A Higher Mastodon Consumer – Tim Kellogg

Final night time I had an concept and went forward and constructed it. I’d wish to let you know about it. Discover the supply code here.
I exploit Mastodon as my major social media. I prefer it as a result of the sheer density of fine information in my feed. So
a lot good dialog occurs on Mastodon. However my timeline is getting just a little uncontrolled.
Mastodon let’s me observe hashtags, like #LLMs
or #AI
, at which level my timeline will get all toots that my server
(hachyderm.io)
dealt with that had been tagged accordingly. It’s not an enormous quantity, however hachyderm is pretty massive so I get a great quantity of
toots, in all probability 1,000-1,500 toots per day. It’s getting laborious to maintain up with.
I ought to have the ability to automate this!
So right here’s my concept: a streamlit dashboard that
- downloads newest toots in my timeline
- cache them in SQLite
- generate embeddings for every toot
- do k-means clustering to group them by comparable matter
- use an LLM to summarize every cluster of toots
- use tailscale to view it on my telephone
I selected streamlit as a result of it’s fast and soiled. I determine this isn’t going to be nice on the primary
move, so streamlit ought to assist me iterate shortly to make it work higher for me.
The wonderful thing about Mastodon is it’s utterly open supply, so the API is open and at all times might be,
not like Twitter/X or the opposite platforms which have been locking down. FWIW I do assume the fediverse is the
long-term proper mannequin for social media, for a wide range of causes.
Embeddings
A fast observe — embeddings are a numeric illustration of textual content that corresponds to the which means of the textual content.

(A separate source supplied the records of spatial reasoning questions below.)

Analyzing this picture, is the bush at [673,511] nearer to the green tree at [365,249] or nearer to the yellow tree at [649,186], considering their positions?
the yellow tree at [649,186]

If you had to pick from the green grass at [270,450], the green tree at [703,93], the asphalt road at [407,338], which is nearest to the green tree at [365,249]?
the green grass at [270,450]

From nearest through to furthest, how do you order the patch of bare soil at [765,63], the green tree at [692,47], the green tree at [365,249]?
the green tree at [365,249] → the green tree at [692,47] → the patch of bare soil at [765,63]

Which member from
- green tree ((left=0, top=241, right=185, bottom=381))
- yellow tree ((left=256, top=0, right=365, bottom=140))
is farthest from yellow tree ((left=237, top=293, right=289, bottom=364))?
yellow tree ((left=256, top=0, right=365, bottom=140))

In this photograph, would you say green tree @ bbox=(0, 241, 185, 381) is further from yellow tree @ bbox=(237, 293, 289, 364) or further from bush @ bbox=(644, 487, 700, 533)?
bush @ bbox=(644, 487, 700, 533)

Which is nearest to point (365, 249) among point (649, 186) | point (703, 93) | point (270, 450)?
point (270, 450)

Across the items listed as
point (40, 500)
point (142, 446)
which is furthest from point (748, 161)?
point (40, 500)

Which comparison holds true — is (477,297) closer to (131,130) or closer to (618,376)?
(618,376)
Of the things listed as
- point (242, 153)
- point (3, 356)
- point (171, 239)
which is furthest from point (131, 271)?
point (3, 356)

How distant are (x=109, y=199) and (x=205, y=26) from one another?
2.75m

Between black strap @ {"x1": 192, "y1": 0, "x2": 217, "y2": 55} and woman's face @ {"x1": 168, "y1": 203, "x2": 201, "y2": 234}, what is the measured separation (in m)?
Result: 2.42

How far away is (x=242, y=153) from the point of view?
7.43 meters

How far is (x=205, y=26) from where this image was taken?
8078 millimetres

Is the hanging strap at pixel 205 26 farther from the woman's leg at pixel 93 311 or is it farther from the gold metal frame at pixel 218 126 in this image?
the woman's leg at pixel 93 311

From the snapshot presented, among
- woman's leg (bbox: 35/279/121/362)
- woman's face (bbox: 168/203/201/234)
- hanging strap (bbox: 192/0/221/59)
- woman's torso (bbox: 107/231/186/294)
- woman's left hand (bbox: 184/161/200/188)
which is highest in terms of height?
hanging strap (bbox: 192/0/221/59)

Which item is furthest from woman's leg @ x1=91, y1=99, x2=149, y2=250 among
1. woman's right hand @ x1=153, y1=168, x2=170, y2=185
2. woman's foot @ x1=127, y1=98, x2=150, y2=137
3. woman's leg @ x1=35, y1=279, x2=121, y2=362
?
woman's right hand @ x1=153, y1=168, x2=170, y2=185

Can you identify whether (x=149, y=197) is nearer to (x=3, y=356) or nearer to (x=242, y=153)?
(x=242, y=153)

I like to think about it as an “AI secret language”, in that it’s the illustration that enormous language fashions use to
work with the textual content. We’re utilizing a clustering algorithm right here to group comparable toots, there’s numerous different issues
you are able to do with embeddings too!
Constructing It
I went from “oh! I’ve an concept” to a working resolution in about 3.5 hours. I used Github Copilot, particularly
with the chat feature (CMD+I, sort “create a SQLite DB with a toots desk”). It’s unimaginable how shortly you
can check out concepts.
If you wish to take a peek:
- The UI (dashboard.py)
- The SQLite DB (core.py)
- Obtain timeline (core.py) — I used requests, no particular shopper
- Generate embeddings (core.py — I used OpenAI’s
text-embedding-ada-002
. Its low-cost and simple to setup. - Ok-means clustering (science.py) — scikit-learn makes this tremendous simple, simply 4 strains.
- Summarize clusters (science.py) — I used
gpt-3.5-turbo
as a result of it’s cheap-ish and adequate
The streamlit dashboard shows the clusters as an expander container. When the dashboard hundreds
you see a listing of cluster descriptions and you’ll select which to dive into.
The toots are displayed poorly, imo, it may use numerous work. I’d additionally like to have the ability to favourite and retoot
from this UI, at which level I may in all probability use it as my major shopper for my right-after-I-wake-up looking.
I’ve used it for a couple of hours and I like with the ability to skip over huge stretches of my timeline with relative
confidence that I do know what I’m skipping. I’m in management once more.
On a extra philosophical observe, I like the concept of social media algorithms however I hate the implementations.
Viewing social media in timeline order is much too noisy. Algorithms that curate my feed make it much more manageable.
Then again, I don’t understand how X or Instagram are curating my feed. So far as I can inform, they’re optimizing
for their very own revenue, which feels manipulative. I would like my feed to serve me, no different method.
What do you assume? How may or not it’s improved?
Subsequent: I wrote a followup to this put up, about open source and societal alignment.